[Short web captions]
******

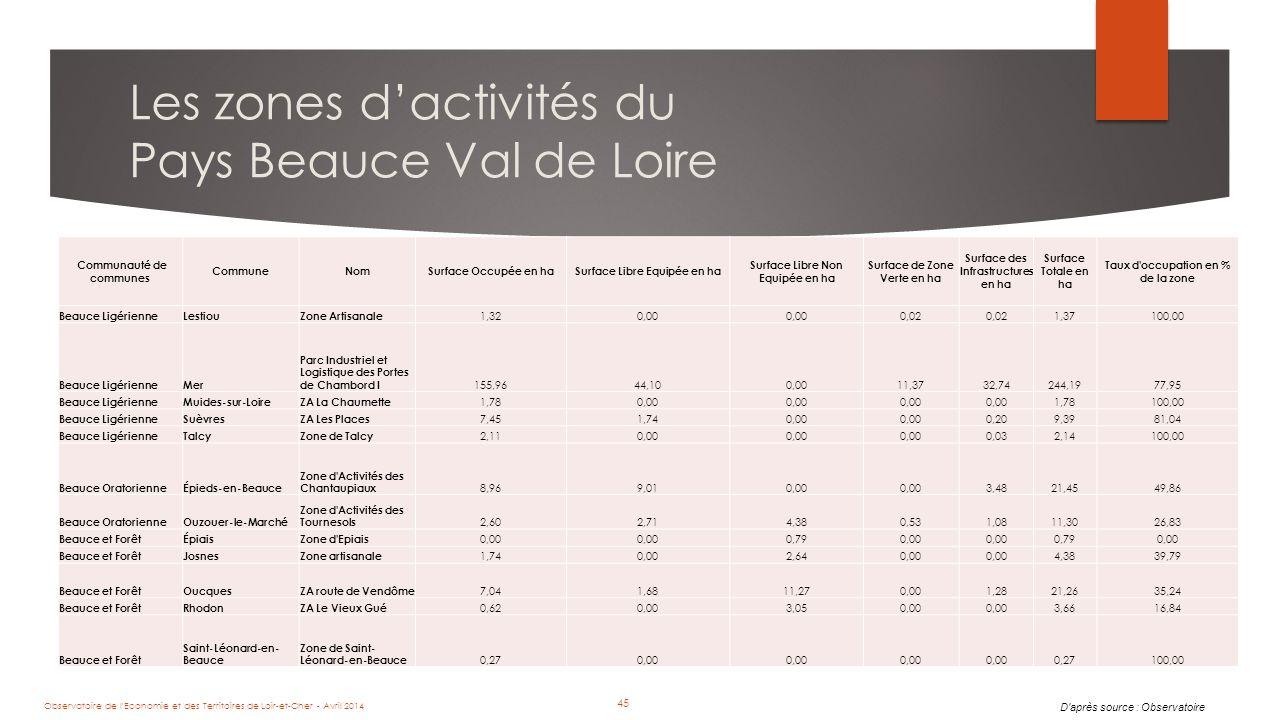 45 Les zones d'activités du Pays Beauce Val de Loire Communauté de communes CommuneNomSurface Occupée en haSurface Libre Equipée en ha Surface Libre Non Equipée en ha Surface de Zone Verte en ha Surface des Infrastructures en ha Surface Totale en ha Taux d occupation en % de la zone Beauce LigérienneLestiouZone Artisanale 1,320,00 0,02 1,37100,00 Beauce LigérienneMer Parc Industriel et Logistique des Portes de Chambord I 155,9644,100,0011,3732,74244,1977,95 Beauce LigérienneMuides-sur-LoireZA La Chaumette 1,780,00 1,78100,00 Beauce LigérienneSuèvresZA Les Places 7,451,740,00 0,209,3981,04 Beauce LigérienneTalcyZone de Talcy 2,110,00 0,032,14100,00 Beauce OratorienneÉpieds-en-Beauce Zone d Activités des Chantaupiaux 8,969,010,00 3,4821,4549,86 Beauce OratorienneOuzouer-le-Marché Zone d Activités des Tournesols 2,602,714,380,531,0811,3026,83 Beauce et ForêtÉpiaisZone d Epiais 0,00 0,790,00 0,790,00 Beauce et ForêtJosnesZone artisanale 1,740,002,640,00 4,3839,79 Beauce et ForêtOucquesZA route de Vendôme 7,041,6811,270,001,2821,2635,24 Beauce et ForêtRhodonZA Le Vieux Gué 0,620,003,050,00 3,6616,84 Beauce et Forêt Saint-Léonard-en- Beauce Zone de Saint- Léonard-en-Beauce 0,270,00 0,27100,00 D après source : Observatoire Observatoire de l Economie et des Territoires de Loir-et-Cher - Avril 2014 45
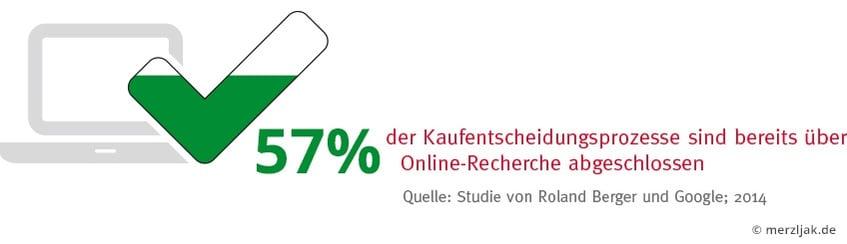 Online Recherche Medizintechnik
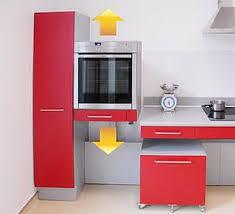 innovation cuisine ameublement thérapeutique innovation cuisine four réglable en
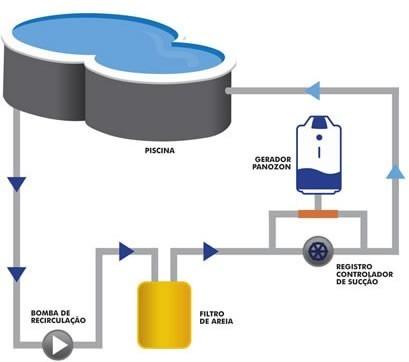 Tratamento De Água Com Ozônio Para Piscina P 200 Panozon 200 Mil Litros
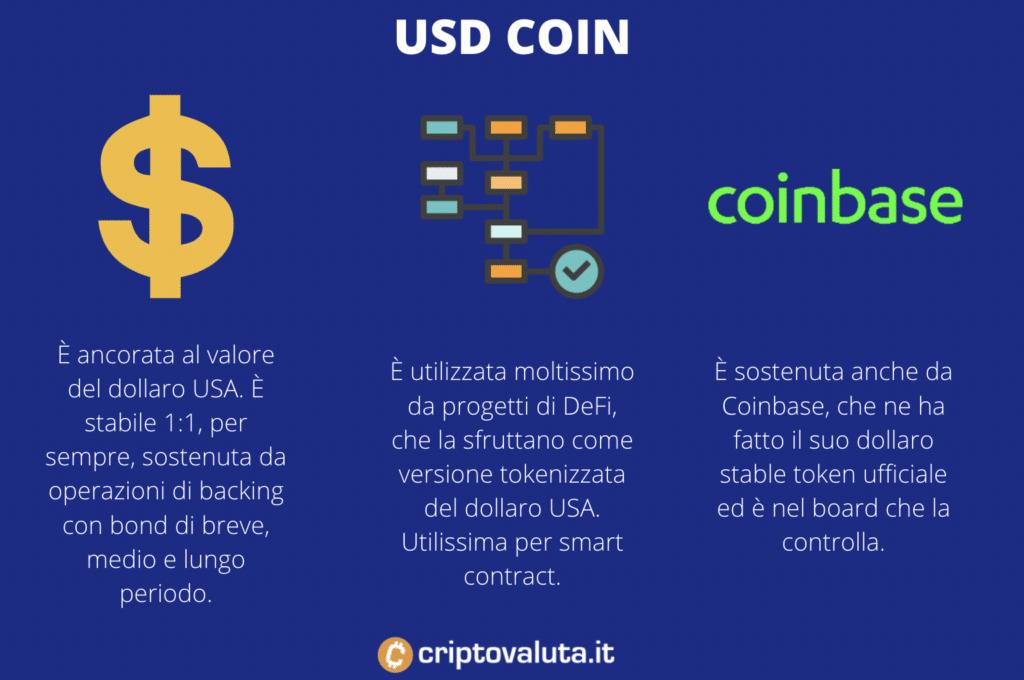 Funzionamento USD Coin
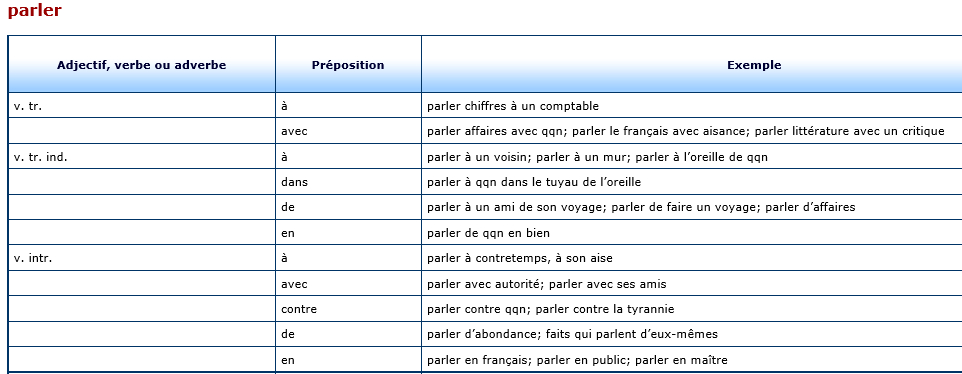 Dict prepositions - parler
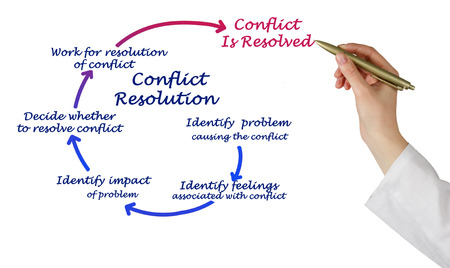 resolution: Conflict Resolution
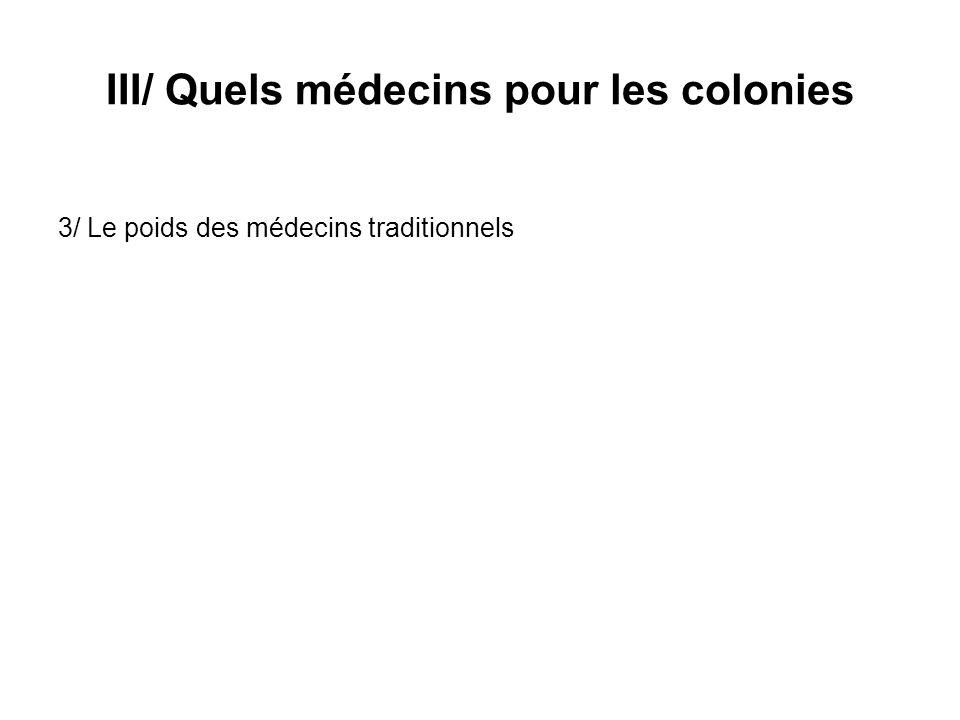 III/ Quels médecins pour les colonies 3/ Le poids des médecins traditionnels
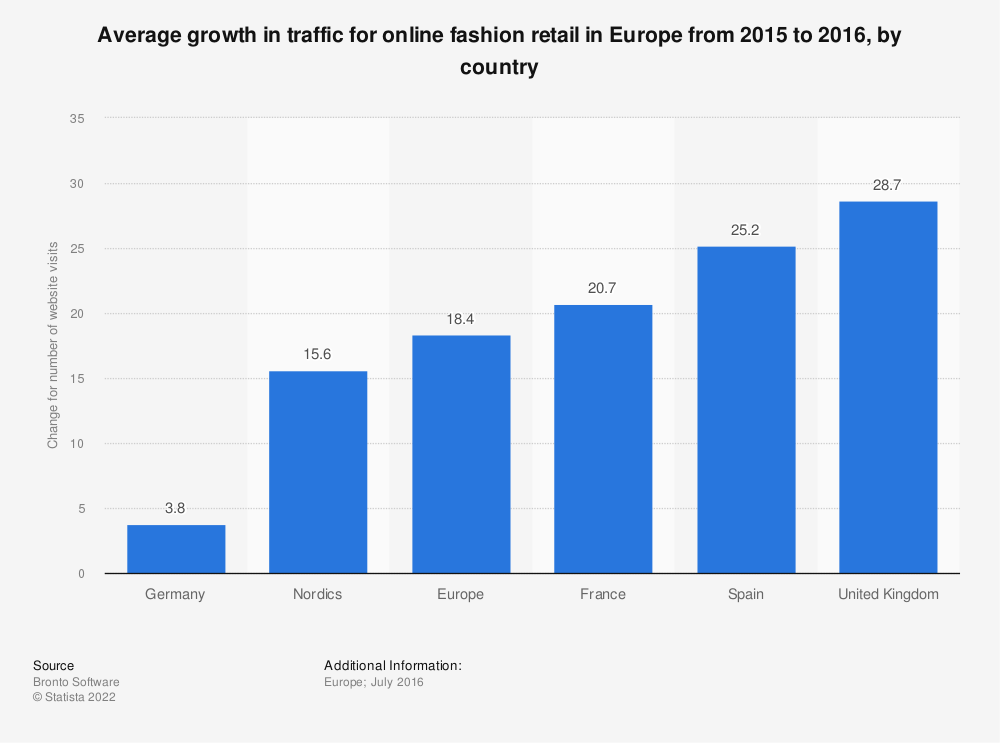 Statistic: Average growth in traffic for online fashion retail in Europe from 2015 to 2016, by country  | Statista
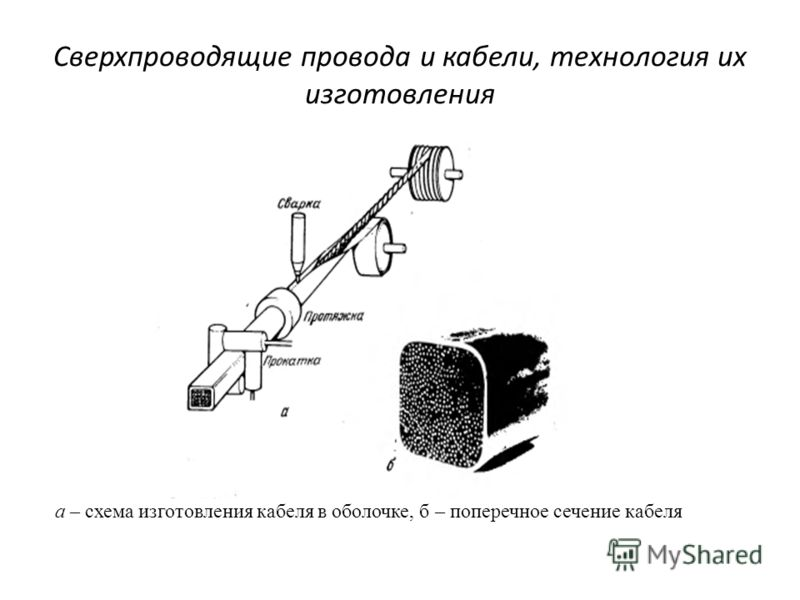 Сверхпроводящие провода и кабели, технология их изготовления а – схема изготовления кабеля в оболочке, б – поперечное сечение кабеля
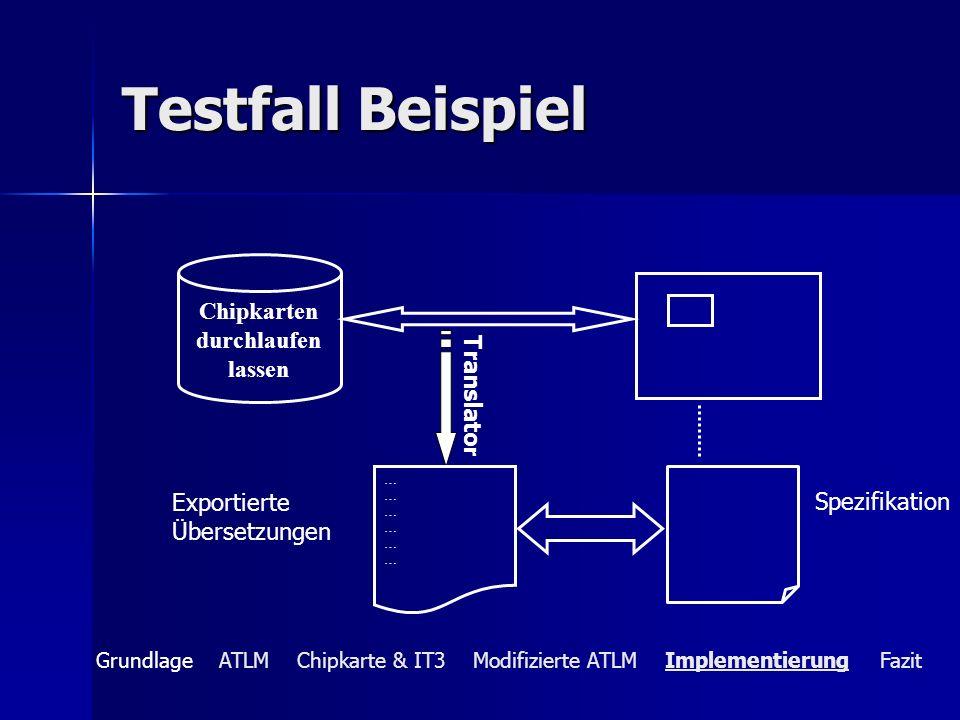 Testfall Beispiel Chipkarten durchlaufen lassen ……………………………… Translato r Grundlage ATLM Chipkarte & IT3 Modifizierte ATLM Implementierung Fazit Spezif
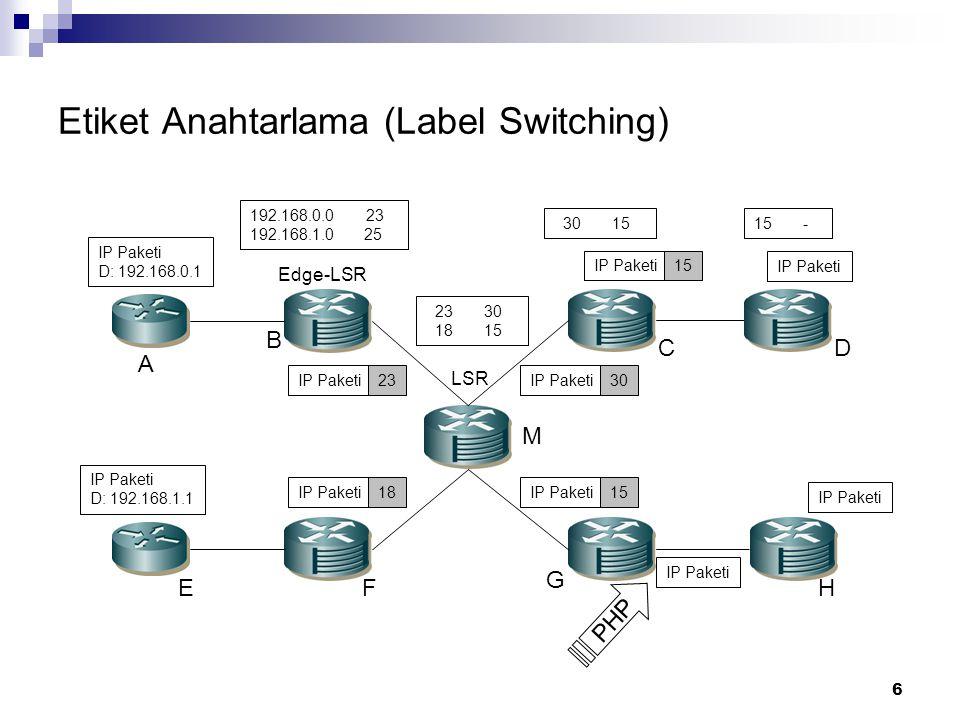 6 Etiket Anahtarlama (Label Switching) IP Paketi D: 192.168.0.1 IP Paketi23IP Paketi30IP Paketi15 IP Paketi D: 192.168.1.1 IP Paketi18IP Paketi15 IP P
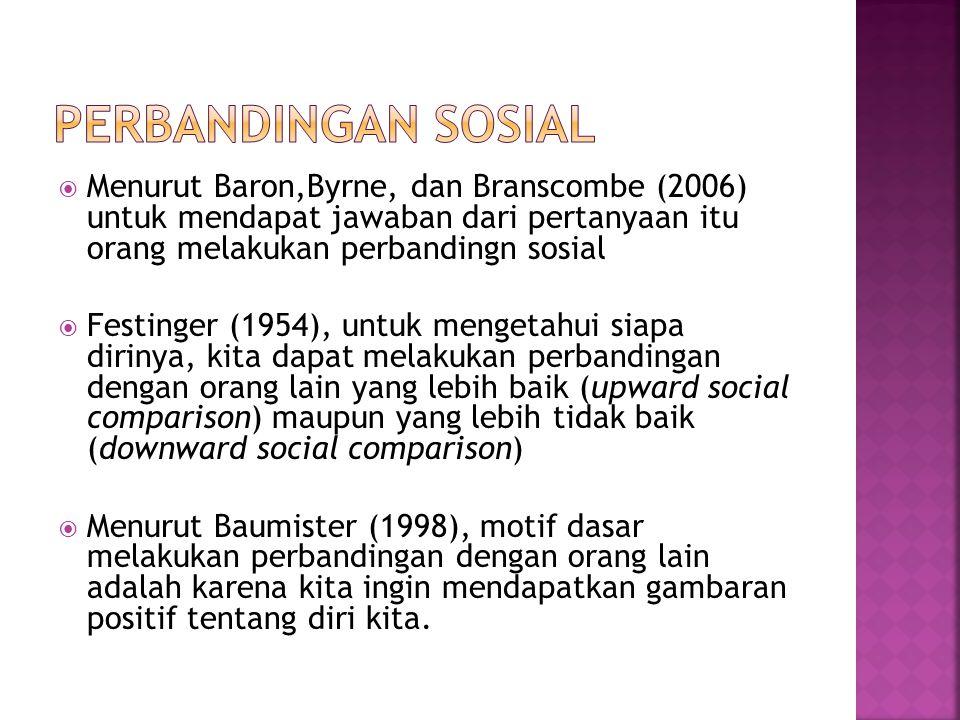  Menurut Baron,Byrne, dan Branscombe (2006) untuk mendapat jawaban dari pertanyaan itu orang melakukan perbandingn sosial  Festinger (1954), untuk m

******

▸ **Work instruction**
Make an exact copy of every entry above, minus the images.

▸ **Problem solution**
 45 Les zones d'activités du Pays Beauce Val de Loire Communauté de communes CommuneNomSurface Occupée en haSurface Libre Equipée en ha Surface Libre Non Equipée en ha Surface de Zone Verte en ha Surface des Infrastructures en ha Surface Totale en ha Taux d occupation en % de la zone Beauce LigérienneLestiouZone Artisanale 1,320,00 0,02 1,37100,00 Beauce LigérienneMer Parc Industriel et Logistique des Portes de Chambord I 155,9644,100,0011,3732,74244,1977,95 Beauce LigérienneMuides-sur-LoireZA La Chaumette 1,780,00 1,78100,00 Beauce LigérienneSuèvresZA Les Places 7,451,740,00 0,209,3981,04 Beauce LigérienneTalcyZone de Talcy 2,110,00 0,032,14100,00 Beauce OratorienneÉpieds-en-Beauce Zone d Activités des Chantaupiaux 8,969,010,00 3,4821,4549,86 Beauce OratorienneOuzouer-le-Marché Zone d Activités des Tournesols 2,602,714,380,531,0811,3026,83 Beauce et ForêtÉpiaisZone d Epiais 0,00 0,790,00 0,790,00 Beauce et ForêtJosnesZone artisanale 1,740,002,640,00 4,3839,79 Beauce et ForêtOucquesZA route de Vendôme 7,041,6811,270,001,2821,2635,24 Beauce et ForêtRhodonZA Le Vieux Gué 0,620,003,050,00 3,6616,84 Beauce et Forêt Saint-Léonard-en- Beauce Zone de Saint- Léonard-en-Beauce 0,270,00 0,27100,00 D après source : Observatoire Observatoire de l Economie et des Territoires de Loir-et-Cher - Avril 2014 45
 Online Recherche Medizintechnik
 innovation cuisine ameublement thérapeutique innovation cuisine four réglable en
 Tratamento De Água Com Ozônio Para Piscina P 200 Panozon 200 Mil Litros
 Funzionamento USD Coin
 Dict prepositions - parler
 resolution: Conflict Resolution
 III/ Quels médecins pour les colonies 3/ Le poids des médecins traditionnels
 Statistic: Average growth in traffic for online fashion retail in Europe from 2015 to 2016, by country  | Statista
 Сверхпроводящие провода и кабели, технология их изготовления а – схема изготовления кабеля в оболочке, б – поперечное сечение кабеля
 Testfall Beispiel Chipkarten durchlaufen lassen ……………………………… Translato r Grundlage ATLM Chipkarte & IT3 Modifizierte ATLM Implementierung Fazit Spezif
 6 Etiket Anahtarlama (Label Switching) IP Paketi D: 192.168.0.1 IP Paketi23IP Paketi30IP Paketi15 IP Paketi D: 192.168.1.1 IP Paketi18IP Paketi15 IP P
  Menurut Baron,Byrne, dan Branscombe (2006) untuk mendapat jawaban dari pertanyaan itu orang melakukan perbandingn sosial  Festinger (1954), untuk m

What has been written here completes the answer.